▸ **About this exercise**
Return all the entries word for word.

(Scraped caption text data)
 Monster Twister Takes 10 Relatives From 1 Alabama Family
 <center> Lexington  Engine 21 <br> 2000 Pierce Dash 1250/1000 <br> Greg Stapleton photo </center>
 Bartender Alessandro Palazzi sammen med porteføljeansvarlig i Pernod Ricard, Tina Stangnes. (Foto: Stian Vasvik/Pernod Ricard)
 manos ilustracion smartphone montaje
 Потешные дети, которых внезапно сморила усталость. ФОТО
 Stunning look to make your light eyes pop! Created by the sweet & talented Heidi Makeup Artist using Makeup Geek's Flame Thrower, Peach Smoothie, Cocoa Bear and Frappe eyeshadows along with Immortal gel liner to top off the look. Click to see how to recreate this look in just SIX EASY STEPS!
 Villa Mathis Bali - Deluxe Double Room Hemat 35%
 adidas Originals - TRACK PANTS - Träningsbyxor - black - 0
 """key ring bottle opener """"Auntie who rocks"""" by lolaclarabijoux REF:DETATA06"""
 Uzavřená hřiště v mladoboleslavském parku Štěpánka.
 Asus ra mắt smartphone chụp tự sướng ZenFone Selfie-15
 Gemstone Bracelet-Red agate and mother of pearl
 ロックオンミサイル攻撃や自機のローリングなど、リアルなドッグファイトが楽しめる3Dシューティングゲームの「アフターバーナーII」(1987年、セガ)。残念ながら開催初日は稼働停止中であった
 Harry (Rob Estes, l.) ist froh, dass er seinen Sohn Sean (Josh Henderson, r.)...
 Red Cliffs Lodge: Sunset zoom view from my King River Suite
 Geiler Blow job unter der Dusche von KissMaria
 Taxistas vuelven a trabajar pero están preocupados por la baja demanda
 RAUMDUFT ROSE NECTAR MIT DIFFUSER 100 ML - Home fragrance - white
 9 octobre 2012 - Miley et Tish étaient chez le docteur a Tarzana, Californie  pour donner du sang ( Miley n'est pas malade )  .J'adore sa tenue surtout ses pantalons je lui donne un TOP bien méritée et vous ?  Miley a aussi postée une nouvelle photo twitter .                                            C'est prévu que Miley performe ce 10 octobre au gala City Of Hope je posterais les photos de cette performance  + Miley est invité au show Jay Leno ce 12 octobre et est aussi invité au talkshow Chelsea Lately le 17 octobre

▸ **Solution below**
 Monster Twister Takes 10 Relatives From 1 Alabama Family
 <center> Lexington  Engine 21 <br> 2000 Pierce Dash 1250/1000 <br> Greg Stapleton photo </center>
 Bartender Alessandro Palazzi sammen med porteføljeansvarlig i Pernod Ricard, Tina Stangnes. (Foto: Stian Vasvik/Pernod Ricard)
 manos ilustracion smartphone montaje
 Потешные дети, которых внезапно сморила усталость. ФОТО
 Stunning look to make your light eyes pop! Created by the sweet & talented Heidi Makeup Artist using Makeup Geek's Flame Thrower, Peach Smoothie, Cocoa Bear and Frappe eyeshadows along with Immortal gel liner to top off the look. Click to see how to recreate this look in just SIX EASY STEPS!
 Villa Mathis Bali - Deluxe Double Room Hemat 35%
 adidas Originals - TRACK PANTS - Träningsbyxor - black - 0
 """key ring bottle opener """"Auntie who rocks"""" by lolaclarabijoux REF:DETATA06"""
 Uzavřená hřiště v mladoboleslavském parku Štěpánka.
 Asus ra mắt smartphone chụp tự sướng ZenFone Selfie-15
 Gemstone Bracelet-Red agate and mother of pearl
 ロックオンミサイル攻撃や自機のローリングなど、リアルなドッグファイトが楽しめる3Dシューティングゲームの「アフターバーナーII」(1987年、セガ)。残念ながら開催初日は稼働停止中であった
 Harry (Rob Estes, l.) ist froh, dass er seinen Sohn Sean (Josh Henderson, r.)...
 Red Cliffs Lodge: Sunset zoom view from my King River Suite
 Geiler Blow job unter der Dusche von KissMaria
 Taxistas vuelven a trabajar pero están preocupados por la baja demanda
 RAUMDUFT ROSE NECTAR MIT DIFFUSER 100 ML - Home fragrance - white
 9 octobre 2012 - Miley et Tish étaient chez le docteur a Tarzana, Californie  pour donner du sang ( Miley n'est pas malade )  .J'adore sa tenue surtout ses pantalons je lui donne un TOP bien méritée et vous ?  Miley a aussi postée une nouvelle photo twitter .                                            C'est prévu que Miley performe ce 10 octobre au gala City Of Hope je posterais les photos de cette performance  + Miley est invité au show Jay Leno ce 12 octobre et est aussi invité au talkshow Chelsea Lately le 17 octobre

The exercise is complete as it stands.